▶ **Set task**: Look for the line containing "What distance is" in the listing below. Retype that line and every subsequent line through the last one, and only those.

________________________________________

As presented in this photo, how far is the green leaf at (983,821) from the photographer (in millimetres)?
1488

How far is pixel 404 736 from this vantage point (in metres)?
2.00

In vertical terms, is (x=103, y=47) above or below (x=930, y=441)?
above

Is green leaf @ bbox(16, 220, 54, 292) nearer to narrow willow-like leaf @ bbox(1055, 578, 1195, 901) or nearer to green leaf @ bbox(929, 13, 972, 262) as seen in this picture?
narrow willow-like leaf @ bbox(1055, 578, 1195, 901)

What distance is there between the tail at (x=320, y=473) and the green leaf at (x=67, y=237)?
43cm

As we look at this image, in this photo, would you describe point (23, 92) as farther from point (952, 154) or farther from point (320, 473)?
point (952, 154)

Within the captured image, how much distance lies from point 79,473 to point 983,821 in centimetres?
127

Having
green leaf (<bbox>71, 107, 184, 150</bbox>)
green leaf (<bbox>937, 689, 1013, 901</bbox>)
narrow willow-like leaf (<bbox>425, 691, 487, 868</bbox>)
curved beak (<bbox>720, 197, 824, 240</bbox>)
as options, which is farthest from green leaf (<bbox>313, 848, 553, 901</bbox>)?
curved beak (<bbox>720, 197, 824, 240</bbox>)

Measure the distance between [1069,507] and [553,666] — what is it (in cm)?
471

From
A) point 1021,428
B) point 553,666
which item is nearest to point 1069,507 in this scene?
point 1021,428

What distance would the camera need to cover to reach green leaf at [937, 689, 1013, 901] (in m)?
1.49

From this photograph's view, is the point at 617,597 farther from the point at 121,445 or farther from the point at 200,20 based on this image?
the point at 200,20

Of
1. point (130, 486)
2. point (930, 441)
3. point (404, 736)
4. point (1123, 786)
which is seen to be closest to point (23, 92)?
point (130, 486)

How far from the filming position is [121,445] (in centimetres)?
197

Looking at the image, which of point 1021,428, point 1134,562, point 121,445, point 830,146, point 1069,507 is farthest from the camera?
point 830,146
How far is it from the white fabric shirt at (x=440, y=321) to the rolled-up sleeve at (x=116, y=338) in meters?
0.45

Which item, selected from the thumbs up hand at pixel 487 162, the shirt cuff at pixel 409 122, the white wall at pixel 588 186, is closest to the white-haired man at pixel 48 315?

________________________________________

▶ **Exercise solution**:
What distance is there between the tail at (x=320, y=473) and the green leaf at (x=67, y=237)?
43cm

As we look at this image, in this photo, would you describe point (23, 92) as farther from point (952, 154) or farther from point (320, 473)?
point (952, 154)

Within the captured image, how much distance lies from point 79,473 to point 983,821 in centimetres?
127

Having
green leaf (<bbox>71, 107, 184, 150</bbox>)
green leaf (<bbox>937, 689, 1013, 901</bbox>)
narrow willow-like leaf (<bbox>425, 691, 487, 868</bbox>)
curved beak (<bbox>720, 197, 824, 240</bbox>)
as options, which is farthest from green leaf (<bbox>313, 848, 553, 901</bbox>)?
curved beak (<bbox>720, 197, 824, 240</bbox>)

Measure the distance between [1069,507] and [553,666] — what is it (in cm)?
471

From
A) point 1021,428
B) point 553,666
which item is nearest to point 1069,507 in this scene?
point 1021,428

What distance would the camera need to cover to reach green leaf at [937, 689, 1013, 901] (in m)?
1.49

From this photograph's view, is the point at 617,597 farther from the point at 121,445 or farther from the point at 200,20 based on this image?
the point at 200,20

Of
1. point (130, 486)
2. point (930, 441)
3. point (404, 736)
4. point (1123, 786)
which is seen to be closest to point (23, 92)?
point (130, 486)

How far from the filming position is [121,445] (in centimetres)?
197

Looking at the image, which of point 1021,428, point 1134,562, point 121,445, point 830,146, point 1069,507 is farthest from the camera?
point 830,146
How far is it from the white fabric shirt at (x=440, y=321) to the rolled-up sleeve at (x=116, y=338) in meters?
0.45

Which item, selected from the thumbs up hand at pixel 487 162, the shirt cuff at pixel 409 122, the white wall at pixel 588 186, is closest to the white-haired man at pixel 48 315?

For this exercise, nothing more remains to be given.